SUPPLIED RECORDS: Begin

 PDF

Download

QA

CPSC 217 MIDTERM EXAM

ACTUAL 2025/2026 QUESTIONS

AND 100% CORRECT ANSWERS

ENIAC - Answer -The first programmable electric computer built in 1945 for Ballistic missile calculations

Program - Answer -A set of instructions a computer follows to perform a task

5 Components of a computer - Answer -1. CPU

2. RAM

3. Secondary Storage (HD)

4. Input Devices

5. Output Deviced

SUPPLIED RECORDS: End
SUPPLIED RECORDS: Begin

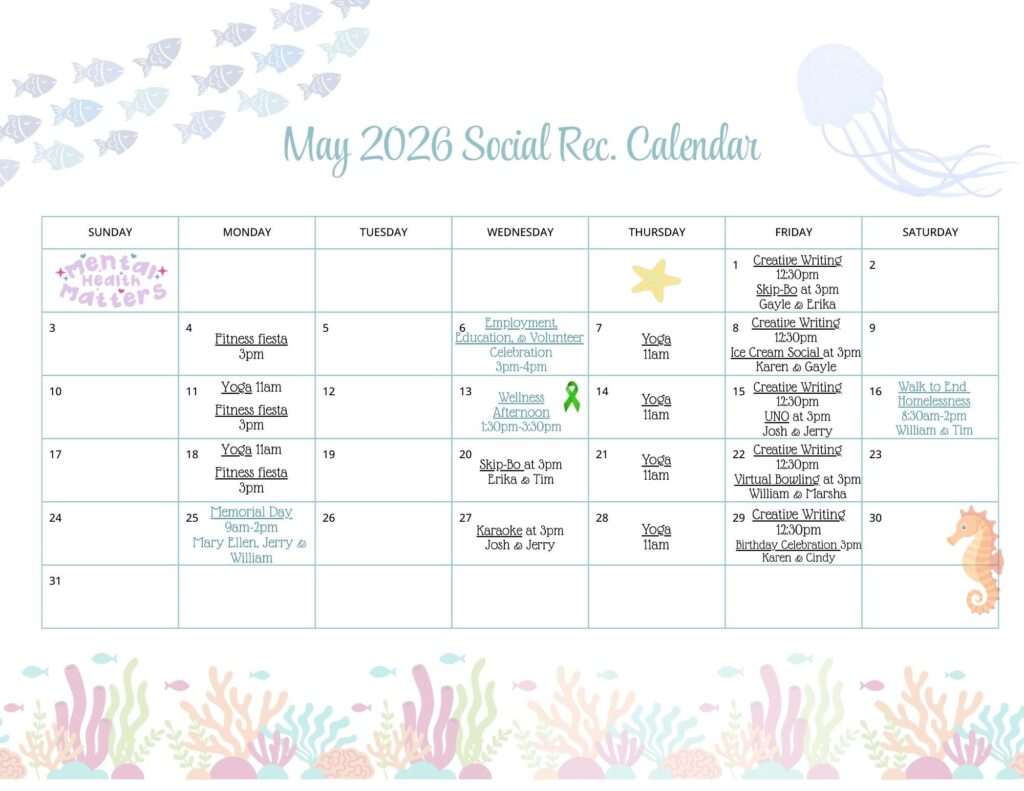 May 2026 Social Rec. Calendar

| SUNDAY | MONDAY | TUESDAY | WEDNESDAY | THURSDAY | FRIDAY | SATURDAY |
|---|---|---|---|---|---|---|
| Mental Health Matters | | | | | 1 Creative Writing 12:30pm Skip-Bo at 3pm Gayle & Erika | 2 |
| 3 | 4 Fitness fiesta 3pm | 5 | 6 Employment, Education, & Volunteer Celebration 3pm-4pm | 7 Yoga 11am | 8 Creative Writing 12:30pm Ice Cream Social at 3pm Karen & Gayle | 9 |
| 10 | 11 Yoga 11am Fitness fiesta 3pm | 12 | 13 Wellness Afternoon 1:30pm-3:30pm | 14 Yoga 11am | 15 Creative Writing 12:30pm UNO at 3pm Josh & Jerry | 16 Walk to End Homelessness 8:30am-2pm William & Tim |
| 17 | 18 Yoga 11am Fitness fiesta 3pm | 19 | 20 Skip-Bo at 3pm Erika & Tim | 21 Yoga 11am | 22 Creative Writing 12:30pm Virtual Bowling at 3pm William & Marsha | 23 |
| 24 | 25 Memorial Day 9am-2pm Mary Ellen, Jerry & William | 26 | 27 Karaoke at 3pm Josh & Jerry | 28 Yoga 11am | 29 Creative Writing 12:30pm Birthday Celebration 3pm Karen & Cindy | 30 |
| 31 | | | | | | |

SUPPLIED RECORDS: End
SUPPLIED RECORDS: Begin

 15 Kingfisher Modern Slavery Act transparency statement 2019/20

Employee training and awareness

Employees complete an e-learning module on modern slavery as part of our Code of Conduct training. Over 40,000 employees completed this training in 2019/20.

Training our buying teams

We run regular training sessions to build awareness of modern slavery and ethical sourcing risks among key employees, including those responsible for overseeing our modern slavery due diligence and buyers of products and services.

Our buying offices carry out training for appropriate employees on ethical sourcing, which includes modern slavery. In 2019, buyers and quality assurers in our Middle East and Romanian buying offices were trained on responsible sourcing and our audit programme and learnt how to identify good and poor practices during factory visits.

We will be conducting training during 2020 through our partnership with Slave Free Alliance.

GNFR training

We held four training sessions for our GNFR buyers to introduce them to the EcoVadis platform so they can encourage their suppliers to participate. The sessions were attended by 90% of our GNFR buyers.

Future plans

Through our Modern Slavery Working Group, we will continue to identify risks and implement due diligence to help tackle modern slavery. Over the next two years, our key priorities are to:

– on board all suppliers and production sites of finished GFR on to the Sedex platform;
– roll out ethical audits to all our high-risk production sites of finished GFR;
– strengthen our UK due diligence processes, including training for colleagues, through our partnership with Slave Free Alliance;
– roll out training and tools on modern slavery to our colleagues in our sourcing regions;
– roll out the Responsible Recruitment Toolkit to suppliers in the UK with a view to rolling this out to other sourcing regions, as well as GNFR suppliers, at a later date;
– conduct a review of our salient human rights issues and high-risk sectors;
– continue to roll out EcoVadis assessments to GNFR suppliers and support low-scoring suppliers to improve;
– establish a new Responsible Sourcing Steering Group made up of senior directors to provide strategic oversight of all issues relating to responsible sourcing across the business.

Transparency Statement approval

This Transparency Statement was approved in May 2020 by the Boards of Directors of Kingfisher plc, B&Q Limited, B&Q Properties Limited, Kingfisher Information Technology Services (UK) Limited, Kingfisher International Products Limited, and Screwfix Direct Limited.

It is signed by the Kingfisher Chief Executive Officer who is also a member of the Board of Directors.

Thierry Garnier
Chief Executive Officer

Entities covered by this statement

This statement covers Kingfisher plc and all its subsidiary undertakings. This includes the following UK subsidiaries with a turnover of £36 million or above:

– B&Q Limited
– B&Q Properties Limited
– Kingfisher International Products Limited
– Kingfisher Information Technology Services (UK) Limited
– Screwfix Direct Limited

SUPPLIED RECORDS: End

* _WHAT THE TASK REQUIRES_
Above are the entries. Copy exactly the part that opens with the line containing "across the business." and closes with the line containing "This statement covers", and no more.

* _REPLY TO THE EXERCISE_
– establish a new Responsible Sourcing Steering Group made up of senior directors to provide strategic oversight of all issues relating to responsible sourcing across the business.

Transparency Statement approval

This Transparency Statement was approved in May 2020 by the Boards of Directors of Kingfisher plc, B&Q Limited, B&Q Properties Limited, Kingfisher Information Technology Services (UK) Limited, Kingfisher International Products Limited, and Screwfix Direct Limited.

It is signed by the Kingfisher Chief Executive Officer who is also a member of the Board of Directors.

Thierry Garnier
Chief Executive Officer

Entities covered by this statement

This statement covers Kingfisher plc and all its subsidiary undertakings. This includes the following UK subsidiaries with a turnover of £36 million or above:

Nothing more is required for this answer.